Text shown:
....

Also, please understand that laws vary across countries where you are connecting to. Is your VPN truly not logging your connection? Some say they are completely anonymous; however, have been known to share certain metadata with local law enforcement and governments.

Additionally, many paid streaming media companies now (e.g., Amazon Prime) are aware of well known (large) VPN providers and trying to access your favorite shows outside the United States may be a problem when travelling.

What about a list of good endpoint servers? Seems to me that for this sort of concern it would be a good idea to host the vpn server in house.

Understanding liability, can you provide the data on the evaluation? If you cannot provide, who has or where are the statistics?

how about all ya all search using Google???? Spoon feeding is not something the FTC i charged with

I hear Trump Enterprises offers VPN services.

how about some info to get the fed's off my back. They use 2nd gen. cellular to connect directly to any device I try to use. I am allowed to use the public library (OH!BOY). 12 years now, and countless attempts at securing my privacy. Nobody seems to care. Guilty by association, for becoming friends with a couple fed parolees.

They do link to www. icir. org/ vern/ papers/ vpn-apps-imc16. pdf. You can also look at 'VPN Comparison Chart' Crucially this item is only about VPN "apps" and not VPN services as a whole

I'm trying to figure out how to find the raw data they amassed on the 300 VPN providers. That raw data should be made available to the community, and would not represent an endorsement of any vendor. Without the raw data, it's not possible to check and verify the paper's results. The raw data would be very valuable for other researchers to draw new and useful conclusion about individual providers and aggregates of providers.
Despite my username, I always tell the truth. Really

Why is an attorney offering computer advice? Are there no computer techies at the FTC? Do they let computer nerds offer legal advice?

Case in point: the author assumes that you need an app to use a VPN. This is not true. There are about 6 or 7 popular types of VPNs. Every operating system supports 2 or three of these types. If a VPN provider offers a type of VPN that is supported by your operating system, no app or extra software is needed.

Why would you trust the government to recommend a VPN? Maybe ask the Only under Obama were the citizens required to buy a 3rd party product <Health care>

What's to stop government institutions from creating their own vpn services?

....

Source information:

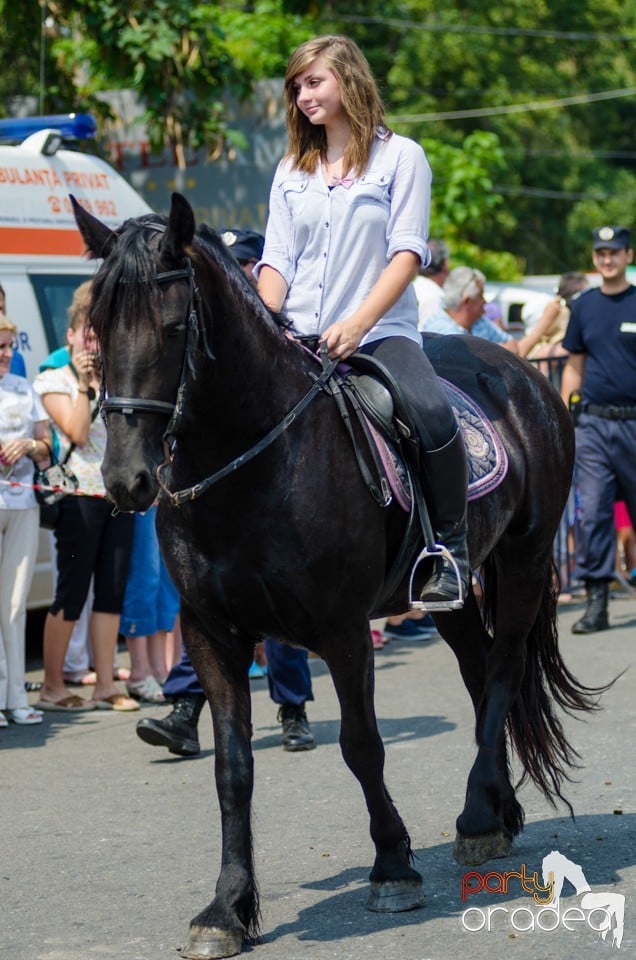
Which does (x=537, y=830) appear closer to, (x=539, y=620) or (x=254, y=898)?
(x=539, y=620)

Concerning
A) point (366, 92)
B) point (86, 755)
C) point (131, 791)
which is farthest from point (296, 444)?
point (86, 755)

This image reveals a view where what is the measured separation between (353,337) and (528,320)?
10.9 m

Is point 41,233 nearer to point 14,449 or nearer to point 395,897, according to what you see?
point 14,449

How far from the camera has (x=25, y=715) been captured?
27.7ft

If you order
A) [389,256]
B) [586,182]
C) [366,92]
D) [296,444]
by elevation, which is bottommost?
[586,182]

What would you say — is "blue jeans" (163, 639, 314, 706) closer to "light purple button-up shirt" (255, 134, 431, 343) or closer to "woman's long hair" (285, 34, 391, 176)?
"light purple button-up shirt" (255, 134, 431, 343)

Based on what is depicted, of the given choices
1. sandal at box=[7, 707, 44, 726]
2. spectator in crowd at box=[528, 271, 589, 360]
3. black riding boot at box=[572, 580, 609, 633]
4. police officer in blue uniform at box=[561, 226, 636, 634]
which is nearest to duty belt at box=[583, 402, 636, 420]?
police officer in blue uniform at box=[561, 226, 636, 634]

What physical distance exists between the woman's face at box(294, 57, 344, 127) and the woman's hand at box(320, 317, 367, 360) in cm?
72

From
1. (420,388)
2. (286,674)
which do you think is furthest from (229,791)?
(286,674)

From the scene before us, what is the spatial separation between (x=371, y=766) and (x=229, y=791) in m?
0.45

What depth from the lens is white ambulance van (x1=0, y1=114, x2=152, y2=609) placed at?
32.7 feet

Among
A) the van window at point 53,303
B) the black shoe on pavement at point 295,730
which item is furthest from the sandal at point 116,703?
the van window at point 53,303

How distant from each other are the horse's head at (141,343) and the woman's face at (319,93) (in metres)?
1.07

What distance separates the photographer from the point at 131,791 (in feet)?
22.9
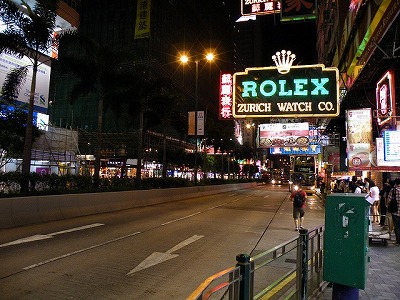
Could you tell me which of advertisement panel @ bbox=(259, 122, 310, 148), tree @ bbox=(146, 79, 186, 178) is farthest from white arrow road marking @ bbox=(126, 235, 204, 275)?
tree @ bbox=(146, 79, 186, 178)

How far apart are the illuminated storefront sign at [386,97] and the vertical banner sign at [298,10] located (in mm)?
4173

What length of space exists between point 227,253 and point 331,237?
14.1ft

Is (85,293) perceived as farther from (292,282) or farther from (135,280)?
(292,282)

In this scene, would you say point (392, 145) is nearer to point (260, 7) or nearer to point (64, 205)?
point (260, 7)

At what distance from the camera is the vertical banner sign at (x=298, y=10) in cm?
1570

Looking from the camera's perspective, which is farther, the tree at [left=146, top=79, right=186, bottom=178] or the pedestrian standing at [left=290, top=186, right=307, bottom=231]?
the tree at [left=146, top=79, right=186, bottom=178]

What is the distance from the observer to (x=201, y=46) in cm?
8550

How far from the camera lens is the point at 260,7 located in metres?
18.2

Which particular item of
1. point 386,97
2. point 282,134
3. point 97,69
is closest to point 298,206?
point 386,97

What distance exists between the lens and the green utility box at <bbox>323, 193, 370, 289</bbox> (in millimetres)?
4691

....

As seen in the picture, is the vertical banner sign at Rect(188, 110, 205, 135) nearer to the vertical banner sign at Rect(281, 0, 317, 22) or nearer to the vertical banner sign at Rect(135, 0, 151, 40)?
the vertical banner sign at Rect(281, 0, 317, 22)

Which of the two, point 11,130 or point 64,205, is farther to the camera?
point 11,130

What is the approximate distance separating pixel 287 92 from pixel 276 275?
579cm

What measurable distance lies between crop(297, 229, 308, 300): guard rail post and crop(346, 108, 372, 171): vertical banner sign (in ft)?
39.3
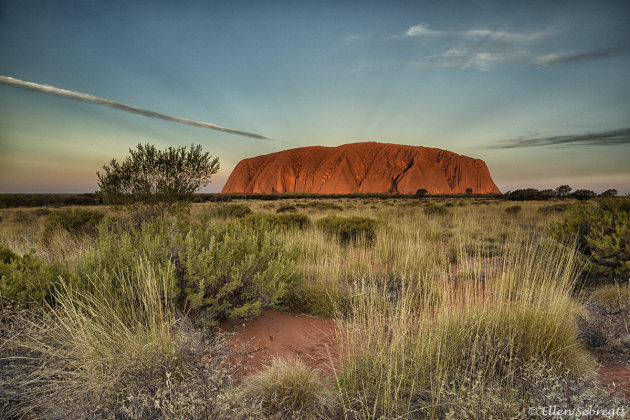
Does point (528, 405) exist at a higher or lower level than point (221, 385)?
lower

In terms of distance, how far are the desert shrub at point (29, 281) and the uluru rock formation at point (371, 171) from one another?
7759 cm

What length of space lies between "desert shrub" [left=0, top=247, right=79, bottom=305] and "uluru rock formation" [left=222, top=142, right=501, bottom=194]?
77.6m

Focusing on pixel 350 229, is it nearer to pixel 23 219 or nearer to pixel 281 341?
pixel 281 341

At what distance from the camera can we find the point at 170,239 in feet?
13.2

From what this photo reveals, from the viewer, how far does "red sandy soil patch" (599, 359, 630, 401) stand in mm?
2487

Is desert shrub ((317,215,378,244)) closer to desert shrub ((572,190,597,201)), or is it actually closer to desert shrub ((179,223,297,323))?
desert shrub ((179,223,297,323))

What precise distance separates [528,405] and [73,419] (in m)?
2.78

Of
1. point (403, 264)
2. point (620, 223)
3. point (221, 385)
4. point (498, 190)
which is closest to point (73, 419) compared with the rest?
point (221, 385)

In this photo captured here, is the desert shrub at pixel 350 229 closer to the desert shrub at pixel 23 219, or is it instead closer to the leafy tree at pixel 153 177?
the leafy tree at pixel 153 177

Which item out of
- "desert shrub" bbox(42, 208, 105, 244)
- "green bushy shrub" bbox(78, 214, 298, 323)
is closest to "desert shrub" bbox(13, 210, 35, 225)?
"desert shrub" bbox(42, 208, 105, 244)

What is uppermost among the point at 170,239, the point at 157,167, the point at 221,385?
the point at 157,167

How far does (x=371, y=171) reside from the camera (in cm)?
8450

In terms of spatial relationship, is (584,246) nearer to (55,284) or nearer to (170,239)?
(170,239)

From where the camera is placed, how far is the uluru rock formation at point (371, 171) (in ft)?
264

....

Prompt 1:
In the comments about VPNs, how many popular types of VPNs does one commenter say there are?
Prompt 2:
Pick up the comments about VPNs after their last line and add a few more comments in the same style.

Expected output 1:
About 6 or 7.

Expected output 2:
One of the primary reasons the FTC would not recommend commercial brands of VPN is quite obvious. If the FTC were to recommend a commercial brand and later on that commercial brand was hacked or personal data stolen and used by cyber criminals then the FTC would be vulnerable to lawsuits by consumers and attorneys for originally recommending said commercial product. It would be like the FDA recommending a particular brand of cigarettes over another brand of cigarettes, then when consumers begin to get lung cancer, emphysema and heart disease which all cigarettes cause, the FTC would be vulnerable to a plethora of lawsuits from the foolish consumers who continue to smoke who went out and switched cigarette brands based upon a recommendation from the FTC. The FTC is delegated the authority to be a clearinghouse of information designed to help protect consumers from criminals and to prosecute violations of federal law, not an ad agency for commercial companies to sell their goods. While no government agency can be perfect all of the time, the FTC is working overtime to protect consumers in an everchanging world with the limited financial resources that are provided to it to accomplish the goals it has been tasked to accomplish. If consumers are dissatisfied with the FTC's ability to prosecute more criminals or the FTC not increasing their capabilities to provide consumers with more services, then I suggest they contact their district U.S. Congressmember and U.S. Senator and ask them to increase the amount of federal budgeted money to the FTC in the upcoming federal fiscal year.

It's simple. Just remember, NOTHING do you on the internet is private!